→ TEXTE DE LA PAGE
Je reconnais volontiers que parmi les observations présentées par l’honorable M. Hymans, il en est qui sont fondées ; qu'elles sont dictées par le désir de bien faire et qu'elles sont le fruit d'études consciencieuses. Mais si, dans ces observations, il y a du bon et du neuf, il y a cependant bien des choses à y répondre et déjà plusieurs orateurs y ont répondu.

Il a été fait en Belgique pour le développement des arts du dessin, il reste encore à faire : je le veux bien ; mais l'honorable M. Hymans a été beaucoup trop loin dans les critiques qu'il a adressées à mes honorables prédécesseurs.

L'honorable membre, en explorant les documents officiels, y a puisé tout ce qu'il a pu y rencontrer de critiques et de blâme ; il aurait pu constater aussi que dans ces rapports on signale de bonnes choses de nature à valoir des éloges à mes prédécesseurs et aux hommes qui, sous leur direction générale, ont exécuté avec intelligence les mesures prescrites.

L'honorable M. Hymans prétend que jusqu'ici nos académies communales n'ont rien produit ; que les commissions et le conseil de perfectionnement n'ont produit que des rapports.

C'est une erreur très grande.

Nous avons, dans presque toutes nos villes, des artistes ; ils ne sont pas tous de premier mérite, je le veux bien, mais il est évident que si nous n'avions pas eu d'académies, le niveau artistique serait moins élevé en Belgique qu'il ne l'est aujourd'hui.

→ ENTRÉES FOURNIES
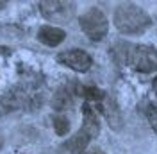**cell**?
I'll use <instances>...</instances> for the list:
<instances>
[{"label":"cell","mask_w":157,"mask_h":154,"mask_svg":"<svg viewBox=\"0 0 157 154\" xmlns=\"http://www.w3.org/2000/svg\"><path fill=\"white\" fill-rule=\"evenodd\" d=\"M116 59L132 65L141 74H150L157 70V50L148 45H128L118 43L114 47Z\"/></svg>","instance_id":"obj_1"},{"label":"cell","mask_w":157,"mask_h":154,"mask_svg":"<svg viewBox=\"0 0 157 154\" xmlns=\"http://www.w3.org/2000/svg\"><path fill=\"white\" fill-rule=\"evenodd\" d=\"M100 133V122H98L97 113L93 111L91 106H84V122L82 127L78 129L75 135L70 140H66L64 144L57 149V154H82L86 151V147L89 142Z\"/></svg>","instance_id":"obj_2"},{"label":"cell","mask_w":157,"mask_h":154,"mask_svg":"<svg viewBox=\"0 0 157 154\" xmlns=\"http://www.w3.org/2000/svg\"><path fill=\"white\" fill-rule=\"evenodd\" d=\"M114 25L123 34H141L150 27V16L136 4H120L114 11Z\"/></svg>","instance_id":"obj_3"},{"label":"cell","mask_w":157,"mask_h":154,"mask_svg":"<svg viewBox=\"0 0 157 154\" xmlns=\"http://www.w3.org/2000/svg\"><path fill=\"white\" fill-rule=\"evenodd\" d=\"M78 23H80L82 32L89 39H93V41H100V39H104L107 36L109 22L105 18V14L98 9V7H91L89 11H86L78 18Z\"/></svg>","instance_id":"obj_4"},{"label":"cell","mask_w":157,"mask_h":154,"mask_svg":"<svg viewBox=\"0 0 157 154\" xmlns=\"http://www.w3.org/2000/svg\"><path fill=\"white\" fill-rule=\"evenodd\" d=\"M39 13L48 20V22H59V23H68L75 14V4L64 2V0H43L38 4Z\"/></svg>","instance_id":"obj_5"},{"label":"cell","mask_w":157,"mask_h":154,"mask_svg":"<svg viewBox=\"0 0 157 154\" xmlns=\"http://www.w3.org/2000/svg\"><path fill=\"white\" fill-rule=\"evenodd\" d=\"M57 61L64 67L71 68L75 72H88L91 65H93V59L88 52L80 50V48H70V50H64L57 56Z\"/></svg>","instance_id":"obj_6"},{"label":"cell","mask_w":157,"mask_h":154,"mask_svg":"<svg viewBox=\"0 0 157 154\" xmlns=\"http://www.w3.org/2000/svg\"><path fill=\"white\" fill-rule=\"evenodd\" d=\"M98 104H100V111L104 113L105 120H107L109 125H111V129L120 131L121 125H123V118H121V111H120V107H118L116 100H114L113 97L105 95L104 97V100L98 102Z\"/></svg>","instance_id":"obj_7"},{"label":"cell","mask_w":157,"mask_h":154,"mask_svg":"<svg viewBox=\"0 0 157 154\" xmlns=\"http://www.w3.org/2000/svg\"><path fill=\"white\" fill-rule=\"evenodd\" d=\"M25 102H27V93L20 91L18 88H13L0 97V113L16 111V109L25 106Z\"/></svg>","instance_id":"obj_8"},{"label":"cell","mask_w":157,"mask_h":154,"mask_svg":"<svg viewBox=\"0 0 157 154\" xmlns=\"http://www.w3.org/2000/svg\"><path fill=\"white\" fill-rule=\"evenodd\" d=\"M64 38H66V32L54 25H43L38 30V39L47 47H57L59 43L64 41Z\"/></svg>","instance_id":"obj_9"},{"label":"cell","mask_w":157,"mask_h":154,"mask_svg":"<svg viewBox=\"0 0 157 154\" xmlns=\"http://www.w3.org/2000/svg\"><path fill=\"white\" fill-rule=\"evenodd\" d=\"M73 90L70 86H63L59 88L57 91L52 97V107L57 109V111H63V109H68L71 104H73Z\"/></svg>","instance_id":"obj_10"},{"label":"cell","mask_w":157,"mask_h":154,"mask_svg":"<svg viewBox=\"0 0 157 154\" xmlns=\"http://www.w3.org/2000/svg\"><path fill=\"white\" fill-rule=\"evenodd\" d=\"M54 129H56V133H57L59 136L68 135L70 120L66 118V116H56V118H54Z\"/></svg>","instance_id":"obj_11"},{"label":"cell","mask_w":157,"mask_h":154,"mask_svg":"<svg viewBox=\"0 0 157 154\" xmlns=\"http://www.w3.org/2000/svg\"><path fill=\"white\" fill-rule=\"evenodd\" d=\"M145 111V116L148 118V122L152 125V129L157 133V104L154 102H147V107L143 109Z\"/></svg>","instance_id":"obj_12"},{"label":"cell","mask_w":157,"mask_h":154,"mask_svg":"<svg viewBox=\"0 0 157 154\" xmlns=\"http://www.w3.org/2000/svg\"><path fill=\"white\" fill-rule=\"evenodd\" d=\"M154 91H155V93H157V77H155V79H154Z\"/></svg>","instance_id":"obj_13"},{"label":"cell","mask_w":157,"mask_h":154,"mask_svg":"<svg viewBox=\"0 0 157 154\" xmlns=\"http://www.w3.org/2000/svg\"><path fill=\"white\" fill-rule=\"evenodd\" d=\"M6 6H7V2H0V9H2V7H6Z\"/></svg>","instance_id":"obj_14"},{"label":"cell","mask_w":157,"mask_h":154,"mask_svg":"<svg viewBox=\"0 0 157 154\" xmlns=\"http://www.w3.org/2000/svg\"><path fill=\"white\" fill-rule=\"evenodd\" d=\"M93 154H102V152H100V151H95V152H93Z\"/></svg>","instance_id":"obj_15"}]
</instances>
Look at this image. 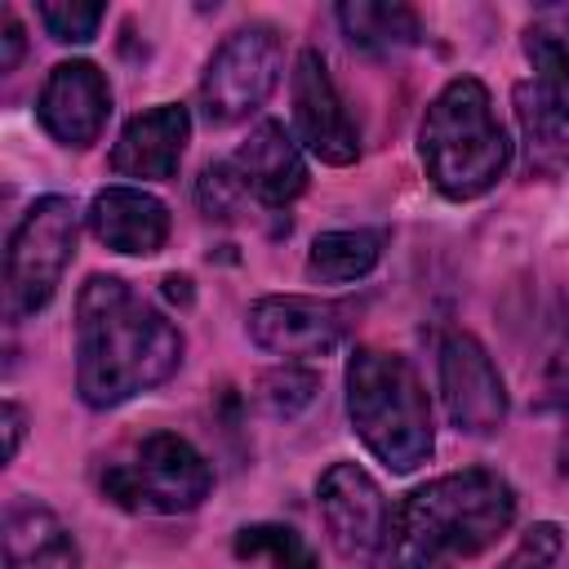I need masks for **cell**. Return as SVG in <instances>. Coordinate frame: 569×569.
Here are the masks:
<instances>
[{"instance_id":"1","label":"cell","mask_w":569,"mask_h":569,"mask_svg":"<svg viewBox=\"0 0 569 569\" xmlns=\"http://www.w3.org/2000/svg\"><path fill=\"white\" fill-rule=\"evenodd\" d=\"M182 365L178 325L129 280L89 276L76 293V391L89 409H116Z\"/></svg>"},{"instance_id":"2","label":"cell","mask_w":569,"mask_h":569,"mask_svg":"<svg viewBox=\"0 0 569 569\" xmlns=\"http://www.w3.org/2000/svg\"><path fill=\"white\" fill-rule=\"evenodd\" d=\"M516 520V489L489 471L467 467L409 489L391 507L387 569H458L489 551Z\"/></svg>"},{"instance_id":"3","label":"cell","mask_w":569,"mask_h":569,"mask_svg":"<svg viewBox=\"0 0 569 569\" xmlns=\"http://www.w3.org/2000/svg\"><path fill=\"white\" fill-rule=\"evenodd\" d=\"M418 160L445 200H476L511 164V138L476 76H453L418 124Z\"/></svg>"},{"instance_id":"4","label":"cell","mask_w":569,"mask_h":569,"mask_svg":"<svg viewBox=\"0 0 569 569\" xmlns=\"http://www.w3.org/2000/svg\"><path fill=\"white\" fill-rule=\"evenodd\" d=\"M347 418L365 449L396 476L431 458V405L418 369L382 347H356L347 360Z\"/></svg>"},{"instance_id":"5","label":"cell","mask_w":569,"mask_h":569,"mask_svg":"<svg viewBox=\"0 0 569 569\" xmlns=\"http://www.w3.org/2000/svg\"><path fill=\"white\" fill-rule=\"evenodd\" d=\"M209 489H213V467L191 440L173 431L142 436L124 458L107 462L102 471V498L138 516L196 511L209 498Z\"/></svg>"},{"instance_id":"6","label":"cell","mask_w":569,"mask_h":569,"mask_svg":"<svg viewBox=\"0 0 569 569\" xmlns=\"http://www.w3.org/2000/svg\"><path fill=\"white\" fill-rule=\"evenodd\" d=\"M80 240V209L67 196H40L4 249V316L22 320L49 307Z\"/></svg>"},{"instance_id":"7","label":"cell","mask_w":569,"mask_h":569,"mask_svg":"<svg viewBox=\"0 0 569 569\" xmlns=\"http://www.w3.org/2000/svg\"><path fill=\"white\" fill-rule=\"evenodd\" d=\"M280 71H284V40L271 22H249V27H236L218 49L213 58L204 62V76H200V116L213 124V129H227L244 116H253L271 89L280 84Z\"/></svg>"},{"instance_id":"8","label":"cell","mask_w":569,"mask_h":569,"mask_svg":"<svg viewBox=\"0 0 569 569\" xmlns=\"http://www.w3.org/2000/svg\"><path fill=\"white\" fill-rule=\"evenodd\" d=\"M316 507H320L329 547L351 569H373L387 560L391 507L360 462H329L325 476L316 480Z\"/></svg>"},{"instance_id":"9","label":"cell","mask_w":569,"mask_h":569,"mask_svg":"<svg viewBox=\"0 0 569 569\" xmlns=\"http://www.w3.org/2000/svg\"><path fill=\"white\" fill-rule=\"evenodd\" d=\"M351 329V307L302 293H271L249 307V342L280 360L329 356Z\"/></svg>"},{"instance_id":"10","label":"cell","mask_w":569,"mask_h":569,"mask_svg":"<svg viewBox=\"0 0 569 569\" xmlns=\"http://www.w3.org/2000/svg\"><path fill=\"white\" fill-rule=\"evenodd\" d=\"M436 369H440V396H445V413L458 431L467 436H493L507 422V387L502 373L493 369L489 351L480 347V338L453 329L440 338L436 351Z\"/></svg>"},{"instance_id":"11","label":"cell","mask_w":569,"mask_h":569,"mask_svg":"<svg viewBox=\"0 0 569 569\" xmlns=\"http://www.w3.org/2000/svg\"><path fill=\"white\" fill-rule=\"evenodd\" d=\"M293 124H298V142L320 160V164H356L360 156V129L347 116L338 84L325 67V58L316 49H302L293 62Z\"/></svg>"},{"instance_id":"12","label":"cell","mask_w":569,"mask_h":569,"mask_svg":"<svg viewBox=\"0 0 569 569\" xmlns=\"http://www.w3.org/2000/svg\"><path fill=\"white\" fill-rule=\"evenodd\" d=\"M36 116L53 142L76 147V151L93 147L111 116V84H107L102 67H93L89 58L58 62L40 89Z\"/></svg>"},{"instance_id":"13","label":"cell","mask_w":569,"mask_h":569,"mask_svg":"<svg viewBox=\"0 0 569 569\" xmlns=\"http://www.w3.org/2000/svg\"><path fill=\"white\" fill-rule=\"evenodd\" d=\"M187 142H191V116L182 102L147 107L120 129L111 147V169L138 182H169L182 164Z\"/></svg>"},{"instance_id":"14","label":"cell","mask_w":569,"mask_h":569,"mask_svg":"<svg viewBox=\"0 0 569 569\" xmlns=\"http://www.w3.org/2000/svg\"><path fill=\"white\" fill-rule=\"evenodd\" d=\"M231 169L249 187L253 204L262 209H284L307 191V160L302 147L289 138L280 120H258V129L236 147Z\"/></svg>"},{"instance_id":"15","label":"cell","mask_w":569,"mask_h":569,"mask_svg":"<svg viewBox=\"0 0 569 569\" xmlns=\"http://www.w3.org/2000/svg\"><path fill=\"white\" fill-rule=\"evenodd\" d=\"M84 218L107 249L129 258H151L169 240V209L142 187H102Z\"/></svg>"},{"instance_id":"16","label":"cell","mask_w":569,"mask_h":569,"mask_svg":"<svg viewBox=\"0 0 569 569\" xmlns=\"http://www.w3.org/2000/svg\"><path fill=\"white\" fill-rule=\"evenodd\" d=\"M4 569H80V547L53 507L13 498L4 507Z\"/></svg>"},{"instance_id":"17","label":"cell","mask_w":569,"mask_h":569,"mask_svg":"<svg viewBox=\"0 0 569 569\" xmlns=\"http://www.w3.org/2000/svg\"><path fill=\"white\" fill-rule=\"evenodd\" d=\"M382 231L369 227H338L320 231L307 249V276L320 284H356L365 280L382 258Z\"/></svg>"},{"instance_id":"18","label":"cell","mask_w":569,"mask_h":569,"mask_svg":"<svg viewBox=\"0 0 569 569\" xmlns=\"http://www.w3.org/2000/svg\"><path fill=\"white\" fill-rule=\"evenodd\" d=\"M338 22L347 40L369 53H391L422 40V18L400 0H347L338 4Z\"/></svg>"},{"instance_id":"19","label":"cell","mask_w":569,"mask_h":569,"mask_svg":"<svg viewBox=\"0 0 569 569\" xmlns=\"http://www.w3.org/2000/svg\"><path fill=\"white\" fill-rule=\"evenodd\" d=\"M516 116H520V133H525L529 173H542V178L565 173L569 169L565 120H560V111L547 102V93L538 84H516Z\"/></svg>"},{"instance_id":"20","label":"cell","mask_w":569,"mask_h":569,"mask_svg":"<svg viewBox=\"0 0 569 569\" xmlns=\"http://www.w3.org/2000/svg\"><path fill=\"white\" fill-rule=\"evenodd\" d=\"M525 53L533 62V84L569 124V18H538L525 27Z\"/></svg>"},{"instance_id":"21","label":"cell","mask_w":569,"mask_h":569,"mask_svg":"<svg viewBox=\"0 0 569 569\" xmlns=\"http://www.w3.org/2000/svg\"><path fill=\"white\" fill-rule=\"evenodd\" d=\"M231 547L240 560H267L271 569H320L311 542L289 525H271V520L244 525Z\"/></svg>"},{"instance_id":"22","label":"cell","mask_w":569,"mask_h":569,"mask_svg":"<svg viewBox=\"0 0 569 569\" xmlns=\"http://www.w3.org/2000/svg\"><path fill=\"white\" fill-rule=\"evenodd\" d=\"M196 204L204 209V218L231 222L236 213H244V204H253V196L240 182V173L231 169V160H218V164H204V173L196 182Z\"/></svg>"},{"instance_id":"23","label":"cell","mask_w":569,"mask_h":569,"mask_svg":"<svg viewBox=\"0 0 569 569\" xmlns=\"http://www.w3.org/2000/svg\"><path fill=\"white\" fill-rule=\"evenodd\" d=\"M320 378L311 369H302L298 360H284V369H271L258 378V400L276 413V418H293L302 405H311Z\"/></svg>"},{"instance_id":"24","label":"cell","mask_w":569,"mask_h":569,"mask_svg":"<svg viewBox=\"0 0 569 569\" xmlns=\"http://www.w3.org/2000/svg\"><path fill=\"white\" fill-rule=\"evenodd\" d=\"M44 31L58 40V44H84L98 36V22L107 18L102 4H80V0H40L36 4Z\"/></svg>"},{"instance_id":"25","label":"cell","mask_w":569,"mask_h":569,"mask_svg":"<svg viewBox=\"0 0 569 569\" xmlns=\"http://www.w3.org/2000/svg\"><path fill=\"white\" fill-rule=\"evenodd\" d=\"M560 547H565L560 525L538 520V525H529V529L520 533V542L507 551V560H502L498 569H556Z\"/></svg>"},{"instance_id":"26","label":"cell","mask_w":569,"mask_h":569,"mask_svg":"<svg viewBox=\"0 0 569 569\" xmlns=\"http://www.w3.org/2000/svg\"><path fill=\"white\" fill-rule=\"evenodd\" d=\"M0 71H13L18 62H22V49H27V40H22V22H18V13L13 9H4V18H0Z\"/></svg>"},{"instance_id":"27","label":"cell","mask_w":569,"mask_h":569,"mask_svg":"<svg viewBox=\"0 0 569 569\" xmlns=\"http://www.w3.org/2000/svg\"><path fill=\"white\" fill-rule=\"evenodd\" d=\"M22 436H27V413L18 400H4V458H18Z\"/></svg>"},{"instance_id":"28","label":"cell","mask_w":569,"mask_h":569,"mask_svg":"<svg viewBox=\"0 0 569 569\" xmlns=\"http://www.w3.org/2000/svg\"><path fill=\"white\" fill-rule=\"evenodd\" d=\"M547 391L560 400V405H569V338L560 342V351L551 356V369H547Z\"/></svg>"},{"instance_id":"29","label":"cell","mask_w":569,"mask_h":569,"mask_svg":"<svg viewBox=\"0 0 569 569\" xmlns=\"http://www.w3.org/2000/svg\"><path fill=\"white\" fill-rule=\"evenodd\" d=\"M164 293L187 302V298H191V280H187V276H164Z\"/></svg>"}]
</instances>
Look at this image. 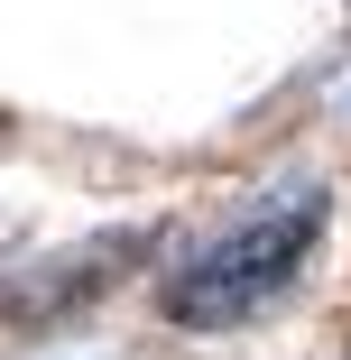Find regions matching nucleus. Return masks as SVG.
Returning a JSON list of instances; mask_svg holds the SVG:
<instances>
[{
  "label": "nucleus",
  "instance_id": "f03ea898",
  "mask_svg": "<svg viewBox=\"0 0 351 360\" xmlns=\"http://www.w3.org/2000/svg\"><path fill=\"white\" fill-rule=\"evenodd\" d=\"M148 250H158V222H111V231H93V240H75V250H56V259H37L28 277L0 286V323L46 333V323H65V314H84V305L111 296L129 268H148Z\"/></svg>",
  "mask_w": 351,
  "mask_h": 360
},
{
  "label": "nucleus",
  "instance_id": "f257e3e1",
  "mask_svg": "<svg viewBox=\"0 0 351 360\" xmlns=\"http://www.w3.org/2000/svg\"><path fill=\"white\" fill-rule=\"evenodd\" d=\"M314 240H324V185H287L259 212H241L222 240H203L158 286V314L185 323V333H231V323H250L259 305H277L296 286V268L314 259Z\"/></svg>",
  "mask_w": 351,
  "mask_h": 360
}]
</instances>
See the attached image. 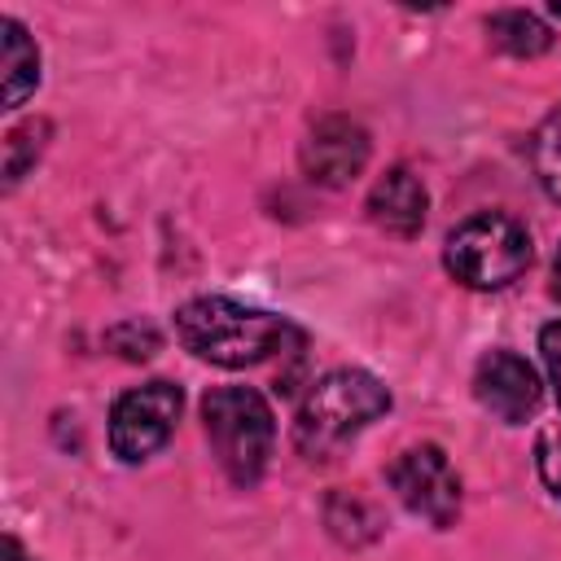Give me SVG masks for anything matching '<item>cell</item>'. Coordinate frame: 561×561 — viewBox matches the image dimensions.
<instances>
[{
	"label": "cell",
	"mask_w": 561,
	"mask_h": 561,
	"mask_svg": "<svg viewBox=\"0 0 561 561\" xmlns=\"http://www.w3.org/2000/svg\"><path fill=\"white\" fill-rule=\"evenodd\" d=\"M180 342L219 368H245L267 355H276L285 342H298L294 324L285 316L232 302V298H193L175 311Z\"/></svg>",
	"instance_id": "obj_1"
},
{
	"label": "cell",
	"mask_w": 561,
	"mask_h": 561,
	"mask_svg": "<svg viewBox=\"0 0 561 561\" xmlns=\"http://www.w3.org/2000/svg\"><path fill=\"white\" fill-rule=\"evenodd\" d=\"M381 412H390V390L364 368H337L307 390L294 421V443L307 460H329Z\"/></svg>",
	"instance_id": "obj_2"
},
{
	"label": "cell",
	"mask_w": 561,
	"mask_h": 561,
	"mask_svg": "<svg viewBox=\"0 0 561 561\" xmlns=\"http://www.w3.org/2000/svg\"><path fill=\"white\" fill-rule=\"evenodd\" d=\"M202 421H206V438L224 473L237 486L259 482L272 456V434H276L263 394L250 386H215L202 399Z\"/></svg>",
	"instance_id": "obj_3"
},
{
	"label": "cell",
	"mask_w": 561,
	"mask_h": 561,
	"mask_svg": "<svg viewBox=\"0 0 561 561\" xmlns=\"http://www.w3.org/2000/svg\"><path fill=\"white\" fill-rule=\"evenodd\" d=\"M443 263L469 289H504L530 267V232L513 215H473L447 237Z\"/></svg>",
	"instance_id": "obj_4"
},
{
	"label": "cell",
	"mask_w": 561,
	"mask_h": 561,
	"mask_svg": "<svg viewBox=\"0 0 561 561\" xmlns=\"http://www.w3.org/2000/svg\"><path fill=\"white\" fill-rule=\"evenodd\" d=\"M180 408H184V394L171 381H145V386L118 394V403L110 412V447H114V456L127 460V465L153 456L171 438V430L180 421Z\"/></svg>",
	"instance_id": "obj_5"
},
{
	"label": "cell",
	"mask_w": 561,
	"mask_h": 561,
	"mask_svg": "<svg viewBox=\"0 0 561 561\" xmlns=\"http://www.w3.org/2000/svg\"><path fill=\"white\" fill-rule=\"evenodd\" d=\"M390 486L403 500V508H412L416 517L434 522V526H451L460 513V478L451 469V460L443 456V447L421 443L408 447L394 465H390Z\"/></svg>",
	"instance_id": "obj_6"
},
{
	"label": "cell",
	"mask_w": 561,
	"mask_h": 561,
	"mask_svg": "<svg viewBox=\"0 0 561 561\" xmlns=\"http://www.w3.org/2000/svg\"><path fill=\"white\" fill-rule=\"evenodd\" d=\"M364 162H368V131L342 114L320 118L302 140V171L316 184L342 188L364 171Z\"/></svg>",
	"instance_id": "obj_7"
},
{
	"label": "cell",
	"mask_w": 561,
	"mask_h": 561,
	"mask_svg": "<svg viewBox=\"0 0 561 561\" xmlns=\"http://www.w3.org/2000/svg\"><path fill=\"white\" fill-rule=\"evenodd\" d=\"M473 394H478V403H482L491 416H500V421H508V425H522V421L539 408V377H535V368H530L522 355H513V351H491V355L478 359Z\"/></svg>",
	"instance_id": "obj_8"
},
{
	"label": "cell",
	"mask_w": 561,
	"mask_h": 561,
	"mask_svg": "<svg viewBox=\"0 0 561 561\" xmlns=\"http://www.w3.org/2000/svg\"><path fill=\"white\" fill-rule=\"evenodd\" d=\"M425 206H430L425 184H421L408 167H390V171L373 184V193H368V219H373L377 228L394 232V237H412V232H421V224H425Z\"/></svg>",
	"instance_id": "obj_9"
},
{
	"label": "cell",
	"mask_w": 561,
	"mask_h": 561,
	"mask_svg": "<svg viewBox=\"0 0 561 561\" xmlns=\"http://www.w3.org/2000/svg\"><path fill=\"white\" fill-rule=\"evenodd\" d=\"M0 31H4V105L18 110L39 83V53L35 39L22 31V22L4 18Z\"/></svg>",
	"instance_id": "obj_10"
},
{
	"label": "cell",
	"mask_w": 561,
	"mask_h": 561,
	"mask_svg": "<svg viewBox=\"0 0 561 561\" xmlns=\"http://www.w3.org/2000/svg\"><path fill=\"white\" fill-rule=\"evenodd\" d=\"M486 31H491V44L504 48V53H513V57H539V53L552 44L548 26H543L535 13H522V9L495 13V18L486 22Z\"/></svg>",
	"instance_id": "obj_11"
},
{
	"label": "cell",
	"mask_w": 561,
	"mask_h": 561,
	"mask_svg": "<svg viewBox=\"0 0 561 561\" xmlns=\"http://www.w3.org/2000/svg\"><path fill=\"white\" fill-rule=\"evenodd\" d=\"M535 175L539 184L561 202V105L543 118V127L535 131Z\"/></svg>",
	"instance_id": "obj_12"
},
{
	"label": "cell",
	"mask_w": 561,
	"mask_h": 561,
	"mask_svg": "<svg viewBox=\"0 0 561 561\" xmlns=\"http://www.w3.org/2000/svg\"><path fill=\"white\" fill-rule=\"evenodd\" d=\"M110 346H118L127 359H149L153 355V346H158V333L149 329V324H118L114 333H110Z\"/></svg>",
	"instance_id": "obj_13"
},
{
	"label": "cell",
	"mask_w": 561,
	"mask_h": 561,
	"mask_svg": "<svg viewBox=\"0 0 561 561\" xmlns=\"http://www.w3.org/2000/svg\"><path fill=\"white\" fill-rule=\"evenodd\" d=\"M539 478L561 500V430H543L539 434Z\"/></svg>",
	"instance_id": "obj_14"
},
{
	"label": "cell",
	"mask_w": 561,
	"mask_h": 561,
	"mask_svg": "<svg viewBox=\"0 0 561 561\" xmlns=\"http://www.w3.org/2000/svg\"><path fill=\"white\" fill-rule=\"evenodd\" d=\"M539 351H543V364H548V377H552V390H557V403H561V320L543 324Z\"/></svg>",
	"instance_id": "obj_15"
},
{
	"label": "cell",
	"mask_w": 561,
	"mask_h": 561,
	"mask_svg": "<svg viewBox=\"0 0 561 561\" xmlns=\"http://www.w3.org/2000/svg\"><path fill=\"white\" fill-rule=\"evenodd\" d=\"M0 561H31V557L22 552V543H18L13 535H4V543H0Z\"/></svg>",
	"instance_id": "obj_16"
},
{
	"label": "cell",
	"mask_w": 561,
	"mask_h": 561,
	"mask_svg": "<svg viewBox=\"0 0 561 561\" xmlns=\"http://www.w3.org/2000/svg\"><path fill=\"white\" fill-rule=\"evenodd\" d=\"M552 294L561 298V250H557V267H552Z\"/></svg>",
	"instance_id": "obj_17"
}]
</instances>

→ EXERCICES PROPOSÉS
(a) D'après le discours sur les arts du dessin en Belgique, qu'auraient seulement produit les commissions et le conseil de perfectionnement selon M. Hymans ?
(b) Prolongez le discours sur les arts du dessin en Belgique à partir de sa dernière phrase.
Les entrées n'interviennent en rien dans ce travail.

→ LES RÉPONSES
(a) Des rapports, et rien d'autre.

(b)
Les rapports du conseil de perfectionnement ne sont pas restés stériles pas plus que le discours de l'honorable M. Hymans ne restera stérile lui-même.

Mes prédécesseurs ont appliqué un grand nombre de mesures indiquées par ces commissions, et je mettrai en pratique, si cela est possible, les avis qui me seront donnés par le conseil de perfectionnement des arts du dessin.

Les reproches que l'on fait à ce conseil ne sont nullement fondés ; ce conseil, au contraire, s'occupe activement de la mission qui lui a été confiée. Il se réunira encore sous peu, et j'espère pouvoir adopter les mesures qui me seront proposées.

J'ai un mot à dire de la réorganisation du Musée de la capitale, bien que l'honorable M. Jamar ait déjà, sous ce rapport, répondu, en partie, à son honorable collègue de Bruxelles.

L'idée de réorganiser le Musée existe depuis longtemps. La mort du directeur de cette institution a hâté cette réorganisation et l'affaire était dans cette situation quand je suis arrivé au département de l'intérieur.

J'ai cru faire chose agréable à la ville de Bruxelles et utile au pays entier en cherchant à donner à cette institution plus de développement et plus d'importance qu'aux institutions de ce génie organisées dans les provinces.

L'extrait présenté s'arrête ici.